Парализованного мной дипломата, изъяв у него документы, я затащил в одну из кабинок, после чего вывесил на ее двери заранее заготовленную табличку: «Не работает». Разумеется, табличка была написана на японском и английском языках. При здравом размышлении, я сделал свой выбор именно в ее пользу, поскольку Отвод глаз, наложенный на дверку туалета мог спровоцировать как раз противоположные от желаемых результаты. Мало ли, кто глазастый сюда зайдет.
Изменить черты своего лица на дубликат ответственного работника больших трудов мне не составило, Гофуку сменил свой вид в подражание костюма все того же гражданина еще быстрее. Выйдя из туалета, я снял с его двери табличку «Закрыто на уборку» и поспешил в направлении оставшихся в зале ожидания членов советский делегации.
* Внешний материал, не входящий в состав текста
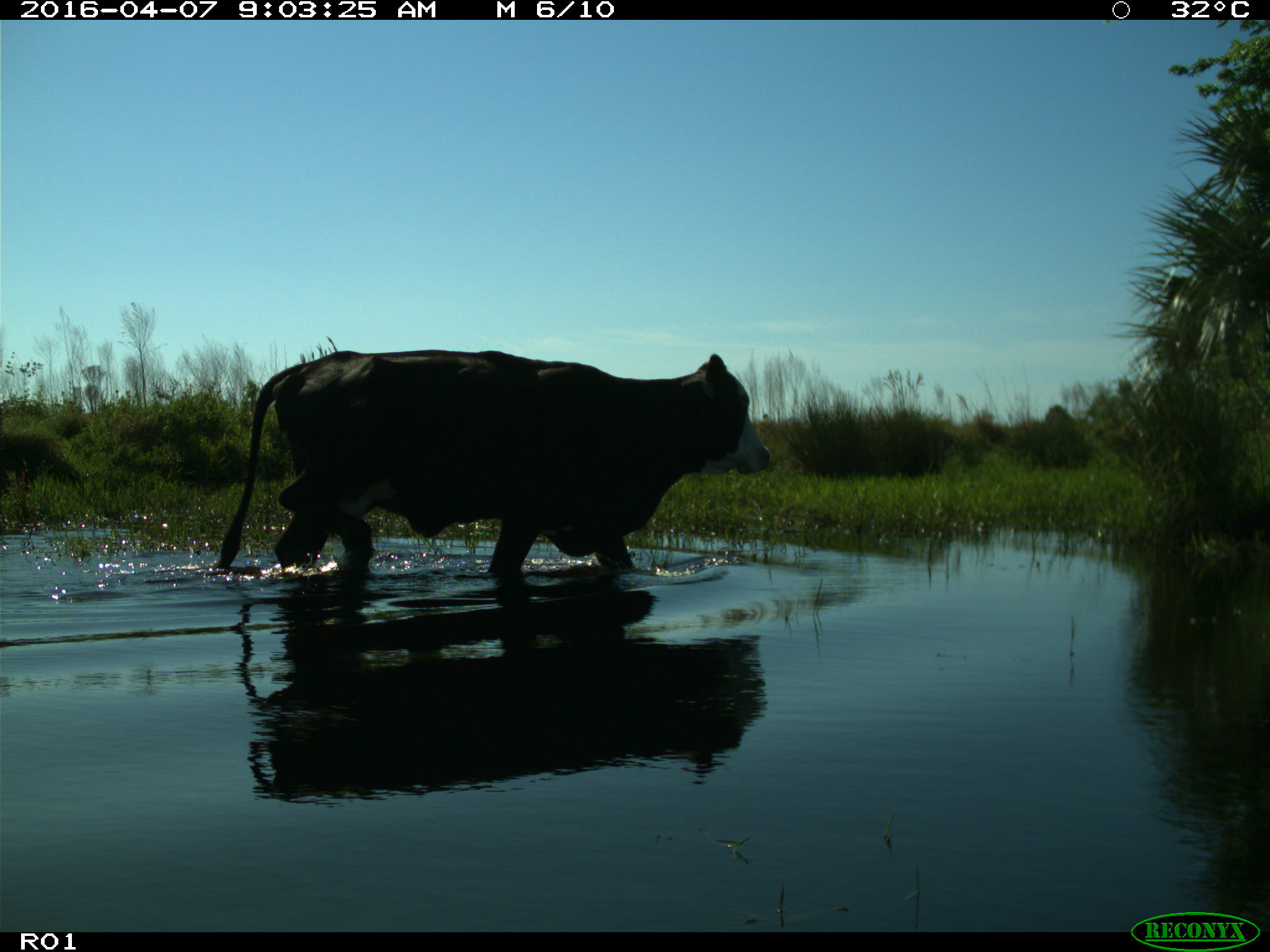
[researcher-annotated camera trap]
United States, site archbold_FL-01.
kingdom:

Знали бы вы, каких трудов нам с Химари стоило все это без осечки провернуть! Основным препятствием в осуществлении замыслов стала даже не подозрительность советских товарищей, а тот факт, что они повсюду ходили чуть ли не строем. Этакое стадо под внимательным присмотром пастуха. Пойди, укради оттуда хоть одного гусенка. Идею с туалетом подсказала Химари. Она же своей специфической магией подействовала на сознание заместителя главы делегации, выдав ему порцию позывов в туалет. Слава богу, что туда он отправился все же один.